Exercices:
(a) Redonnez tout le passage du texte sur l'esclavage en Mauritanie allant de « Ould Ciré : La » jusqu'à « au maître (Aristote). », sans rien y changer.
(b) D'après le texte sur l'esclavage en Mauritanie, jusqu'en quelle année l'école était-elle, sauf exception, interdite aux esclaves et aux Haratine ?
(c) Poursuivez le texte sur l'esclavage en Mauritanie à partir de sa dernière phrase.

Texte extrait:
Ould Ciré : Toutes les
composantes négro-africaines de Mauritanie sont victimes du racisme. Cependant,
je ne partage l’idée qu’elles soient toutes logées à la même enseigne par
rapport à l’esclavage. D’abord, les esclaves (Abid) sont réduits à la servitude
et n’ont aucun droit, ni politique, ni juridique, ni social, etc. Ensuite, les
Haratine sont aussi une autre forme de gestion de l’esclavage par les Maures qui
leur coûte moins cher et qui leur rapporte beaucoup. En effet, les Haratine
bénéficient d’une relative « liberté » par rapport à leurs anciens maîtres, mais
ils continuent à être exploités à distance, et privés de leurs droits politiques
et juridiques. Ils peuvent être déshérités, votent selon les instructions de
leurs anciens maîtres, et vivent donc une soumission qui n’est en rien
différente de celle des Esclaves.
Enfin, les esclaves et
les Haratine forment une communauté importante en Mauritanie (45% de la
population) qui est à la fois victime et de l’esclavage et du racisme. Abraham
Lincoln dit : « Si l’esclavage n’est pas mauvais, rien au monde n’est mauvais ».
Christian Delacampagne définit le racisme comme « la haine de l’Autre ». Aucune
communauté en Mauritanie n’est, à la fois, victime dans sa totalité et de
l’esclavage et du racisme.
Les postes octroyés aux
Haratine aujourd’hui, s’inscrivent dans une stratégie de continuité de
l’esclavage.
Une grande partie des
négro-mauritaniens n’est pas victime de l’esclavage. Ceci les différencie avec
l’ensemble de la communauté haratine qui est effectivement victime de
l’esclavage.
Prenons l’instruction
comme second exemple. Les Haratine sont dans leur grande majorité ignorants,
alors que l’instruction est plus répandue dans la communauté
négro-mauritanienne. Les premières écoles françaises ouvertes en Mauritanie
étaient celle de Kaédi en 1905 et celle de Boghé en 1912. Or, sauf exception,
l’école était interdite aux esclaves et Haratine jusqu’en
1946.
5. OCVIDH. Sur la
question précise de l’esclavage, le discours officiel parle de séquelles de
l’esclavage et n’hésite pas à faire le parallèle avec le système de castes chez
les communautés noires, puisque vous êtes parfaitement averti de la réaction
d’une franche de la communauté Soninké contre la nomination de M. Timéra Boubou
par Maawiyya, et M. Diarra Idriss par le général ould Abdel Aziz, pour le fait
vraisemblable que ces deux personnages étaient des esclaves selon le système de
caste historique chez les soninkés.
Ould Ciré : La thèse des
séquelles de l’esclavage est une forme de camouflage politique. Elle est une
négation de l’esclavage. Elle permet de l’évoquer, tout en s’abstenant de
lutter contre les conséquences qui en découlent.
Dans la communauté
négro-mauritanienne, il y a à la fois l’esclavage et le système des castes. Les
castés ne sont pas des esclaves, mais privés d’un certain nombre de droits. Or,
les esclaves sont réellement asservis même si l’esclavage dans la communauté
négro-mauritanienne diffère sur plusieurs points de l’esclavage maure (par
l’ampleur, l’exploitation et les sévices). Ce qui rapproche l’esclave
négro-mauritanien de l’esclave maure, c’est la question du statut. Il s’agit de
l’inégalité de fait entre les maîtres et les esclaves qui repose sur des statuts
différents. Le maître n’est pas l’égal de l’esclave, il est supérieur à
celui-ci. L’esclave appartient au maître (Aristote).

Lignes de données:

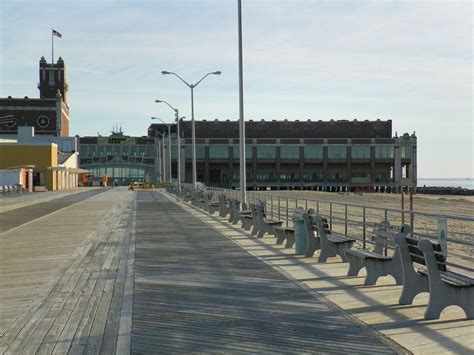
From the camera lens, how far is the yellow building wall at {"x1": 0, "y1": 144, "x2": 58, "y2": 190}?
80312mm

Réponses par exercice:
(a)
Ould Ciré : La thèse des
séquelles de l’esclavage est une forme de camouflage politique. Elle est une
négation de l’esclavage. Elle permet de l’évoquer, tout en s’abstenant de
lutter contre les conséquences qui en découlent.
Dans la communauté
négro-mauritanienne, il y a à la fois l’esclavage et le système des castes. Les
castés ne sont pas des esclaves, mais privés d’un certain nombre de droits. Or,
les esclaves sont réellement asservis même si l’esclavage dans la communauté
négro-mauritanienne diffère sur plusieurs points de l’esclavage maure (par
l’ampleur, l’exploitation et les sévices). Ce qui rapproche l’esclave
négro-mauritanien de l’esclave maure, c’est la question du statut. Il s’agit de
l’inégalité de fait entre les maîtres et les esclaves qui repose sur des statuts
différents. Le maître n’est pas l’égal de l’esclave, il est supérieur à
celui-ci. L’esclave appartient au maître (Aristote).

(b) Jusqu'en 1946.

(c)
Pour une question de
cohérence, on ne peut pas lutter contre l’esclavage maure sans lutter contre
l’esclavage négro-mauritanien. L’efficacité de la lutte contre l’esclavage nous
incite à prendre en compte les deux formes d’esclavage, maure et
négro-mauritanien. Les deux féodalités, maures et négro-mauritanienne, sont des
alliées politiques. Elles votent pour le même camp politique, et défendent des
intérêts politiques, économiques communs.
Le cas de Timéra Boubou
est un cas éloquent. La féodalité soninké s’est opposée à sa nomination auprès
de ould Taya qui a accédé à sa requête. Par conséquent-, si on arrive à abolir
l’esclavage maure sans s’attaquer à l’esclavage négro-mauritanien, le problème
reste entier.
Les castés ressemblent
beaucoup aux haratine. Ils ne sont plus esclaves, mais restent exclus de la
propriété terrienne, de postes politiques traditionnels (chefferies), et des
postes politiques au niveau de l’Etat.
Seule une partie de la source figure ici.